We each have 168 hours in a week: subtract 40 hours for work, 10 hours coming and going to work, 56 hours for sleep, 30 hours for household tasks, leaving 32 hours of "leisure time." What if we re-imagine our use of that free time: give 10% of it, 3 hours per week, to doing actual diakonia for lonely widows who can't maintain their homes, or the disabled in nursing homes who are rarely visited by their own relatives. Doing simple things like getting a sink drain unplugged for a widow and buying her a new stopper, or bringing her a framed photo of her with her favorite grandson, or bringing some treats to a disabled person in a nursing home, singing hymns and praying with him. Just 3 hours each week! We've done such things and it re-shapes our lives.
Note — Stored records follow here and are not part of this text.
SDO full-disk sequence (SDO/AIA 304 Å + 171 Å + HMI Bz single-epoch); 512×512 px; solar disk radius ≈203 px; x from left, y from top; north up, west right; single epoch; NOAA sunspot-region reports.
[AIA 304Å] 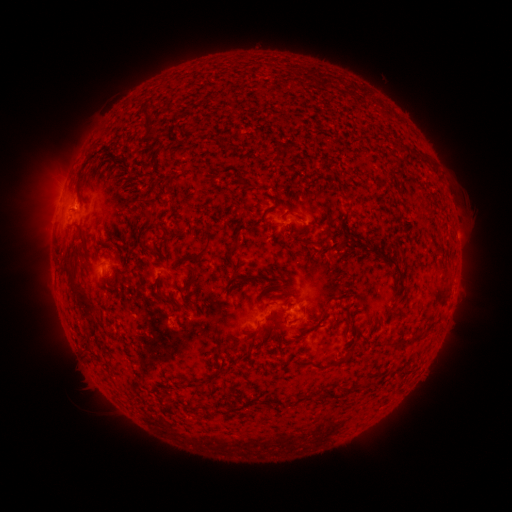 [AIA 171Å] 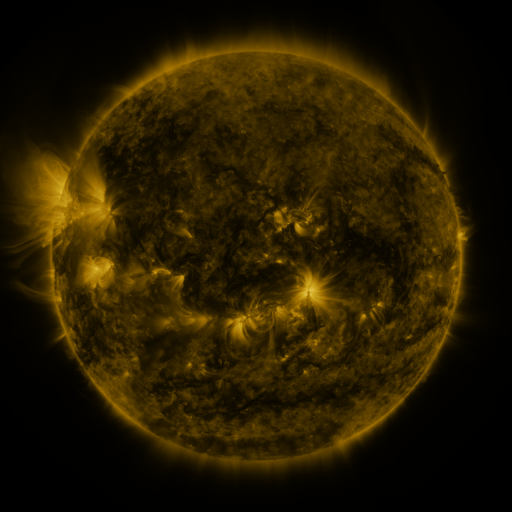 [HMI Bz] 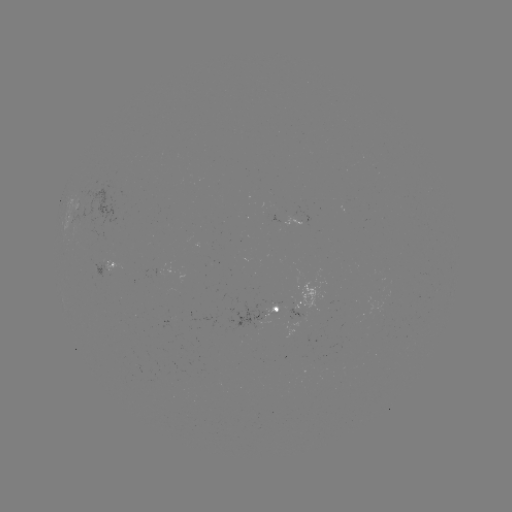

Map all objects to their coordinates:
spotted active region: (117, 265)
spotted active region: (310, 303)
spotted active region: (279, 310)
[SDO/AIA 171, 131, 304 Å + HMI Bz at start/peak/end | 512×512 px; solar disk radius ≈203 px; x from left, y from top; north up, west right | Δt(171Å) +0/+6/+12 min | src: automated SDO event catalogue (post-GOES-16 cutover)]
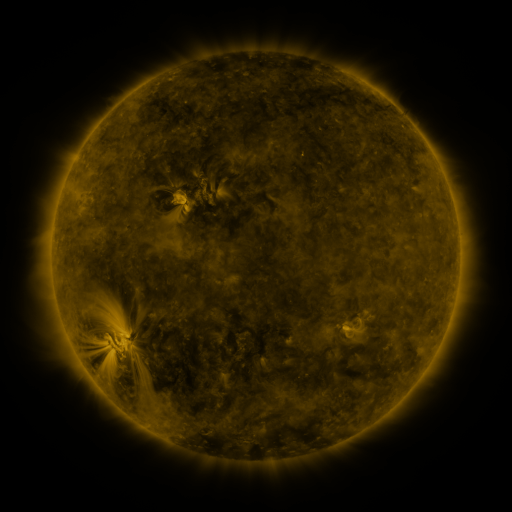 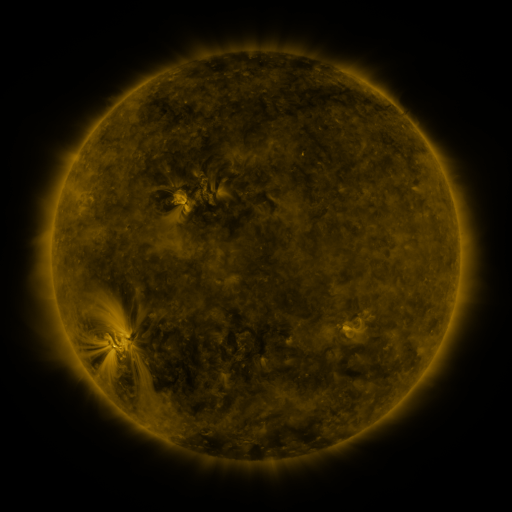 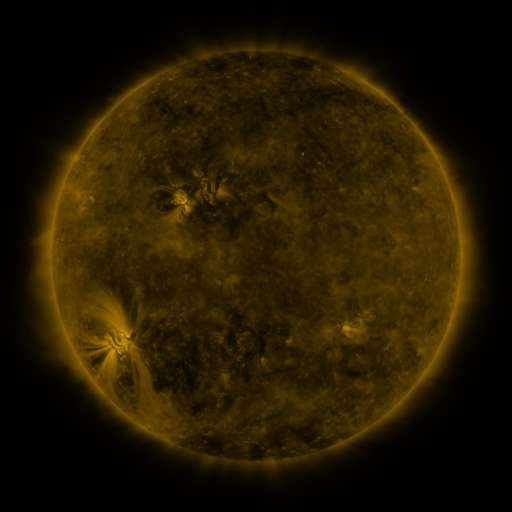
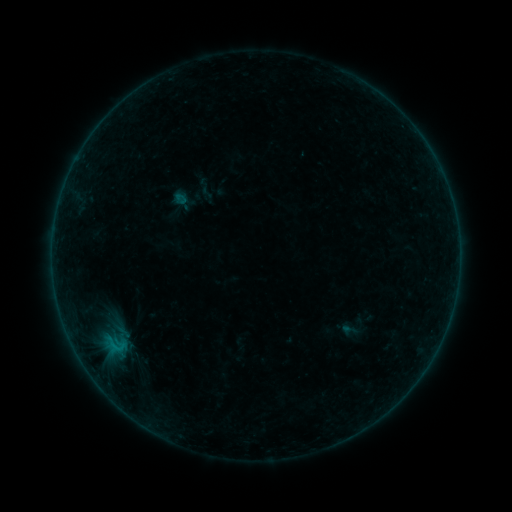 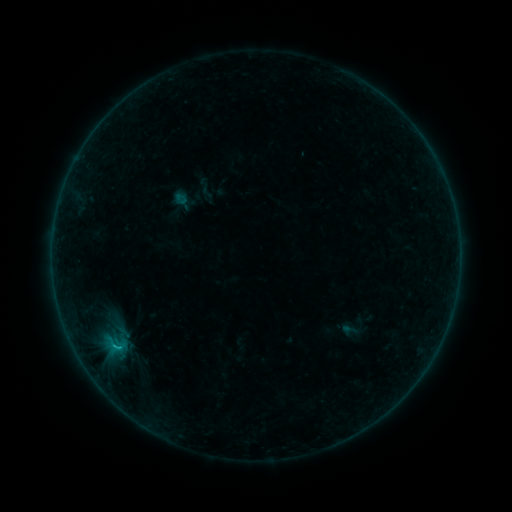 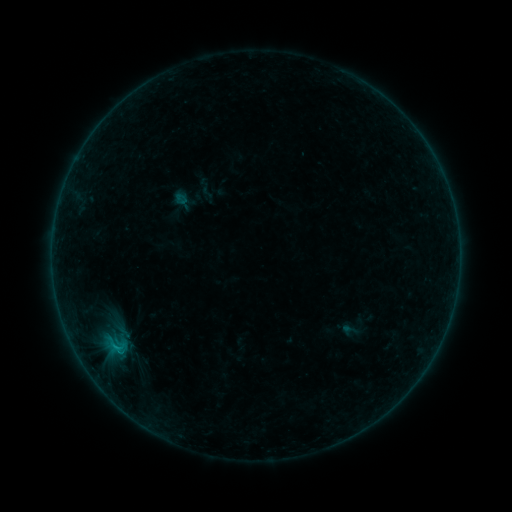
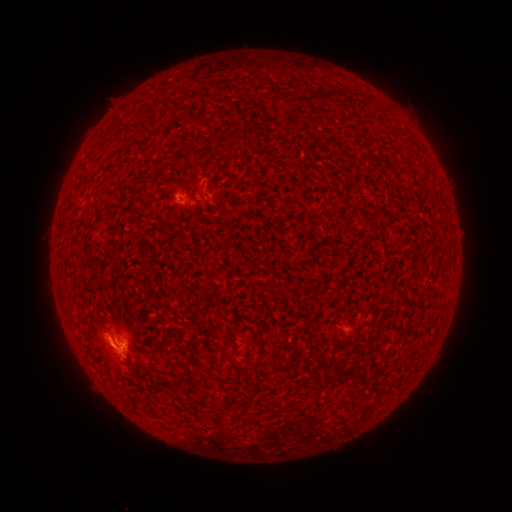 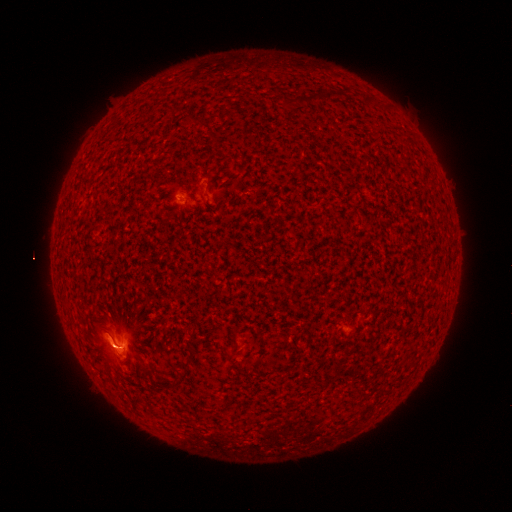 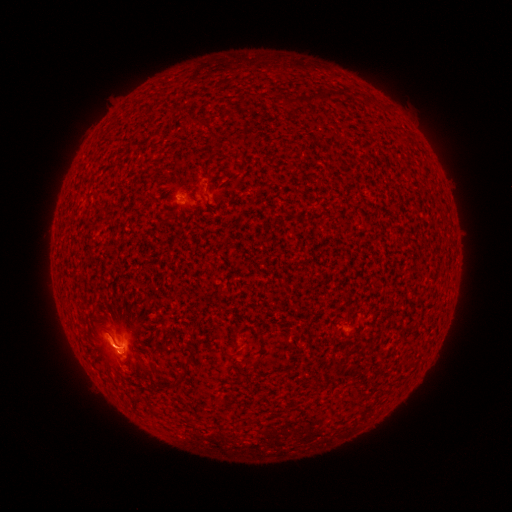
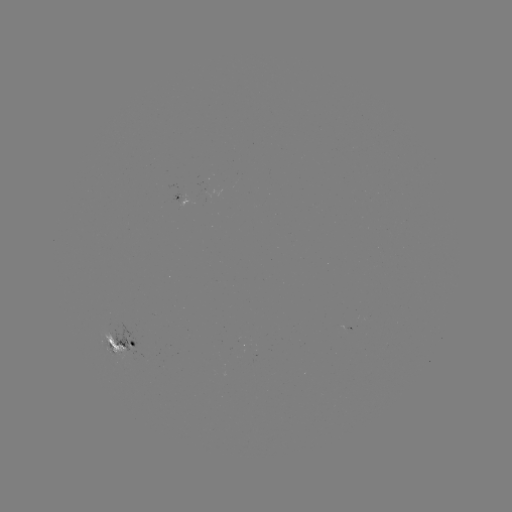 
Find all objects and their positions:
B8.6 flare: (117, 347)
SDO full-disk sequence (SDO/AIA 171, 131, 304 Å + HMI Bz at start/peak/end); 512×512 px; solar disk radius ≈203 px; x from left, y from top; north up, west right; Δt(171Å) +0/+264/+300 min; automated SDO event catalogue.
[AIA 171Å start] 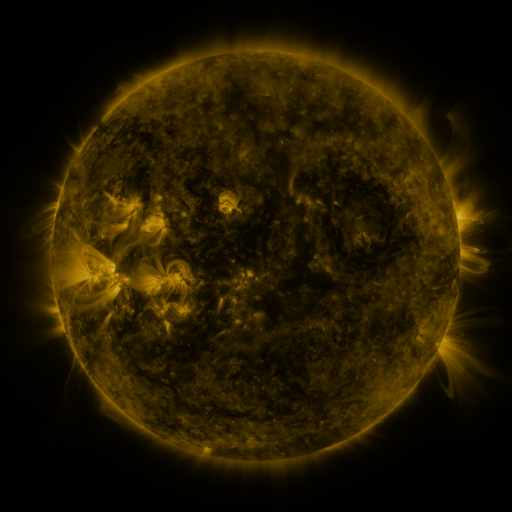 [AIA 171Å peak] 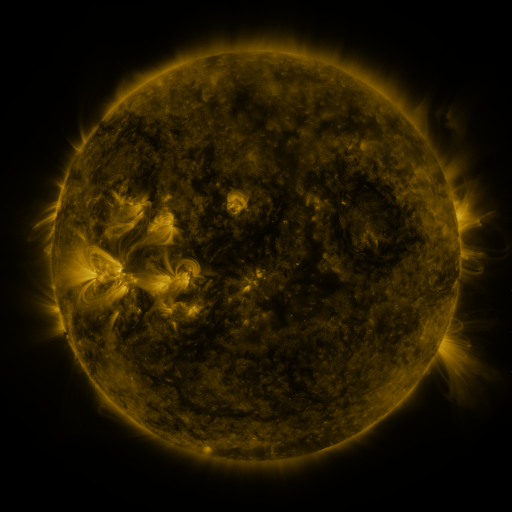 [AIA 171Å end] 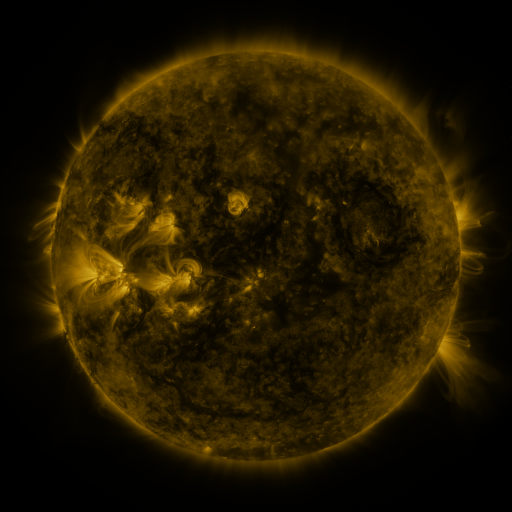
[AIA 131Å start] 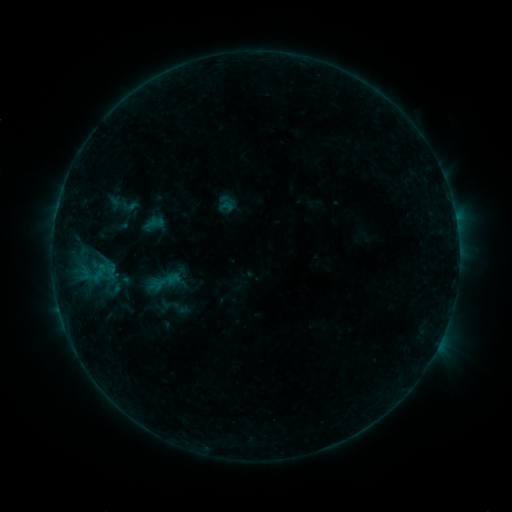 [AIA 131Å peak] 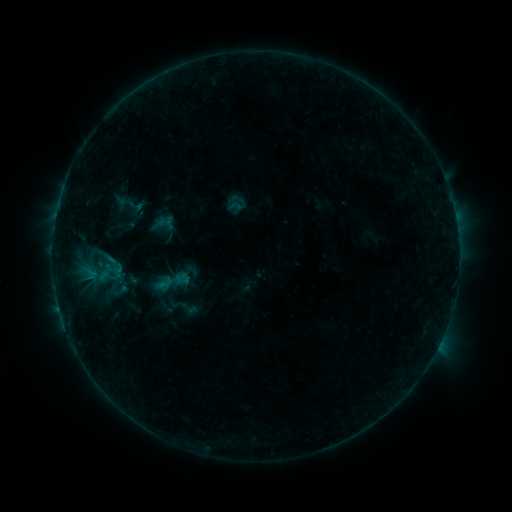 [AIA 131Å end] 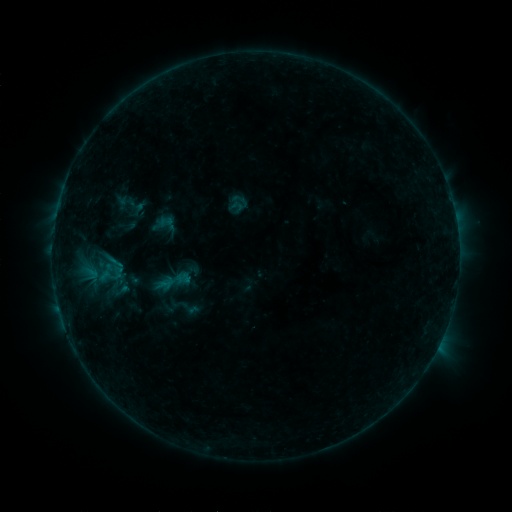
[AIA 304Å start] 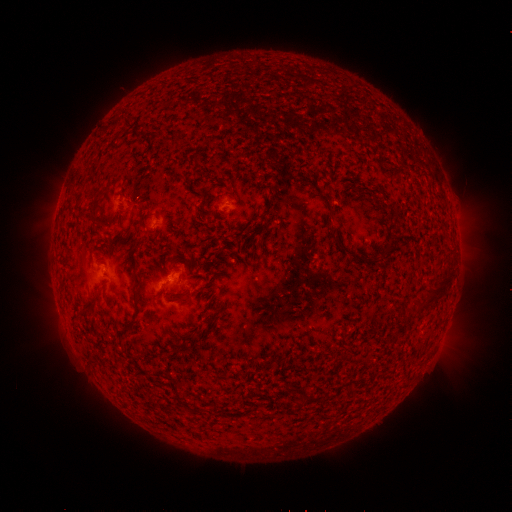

DWJD: Do What Jesus Did!

Here's how to learn about our "Agape Restoration Communities" - then scroll down halfway to see how to get a free copy of my e-book "The Ministry Driven Church."
 

 

PHIL >>> Robert, please compose a prayer that expresses our desire to implement biblical teachings that will produce a ministry-driven congregation (or team, organization, small group).

 

ROBERT >>> Lord Jesus Christ, Son of the living God, have mercy on me, a sinner, and re-shape me, renew my mind and transform me into Your divine image that I was created to have; re-shape and transform our churches into places for real, hands-on diakonia-ministry; in the name of the Father, the Son, and the Holy Spirit. Amen.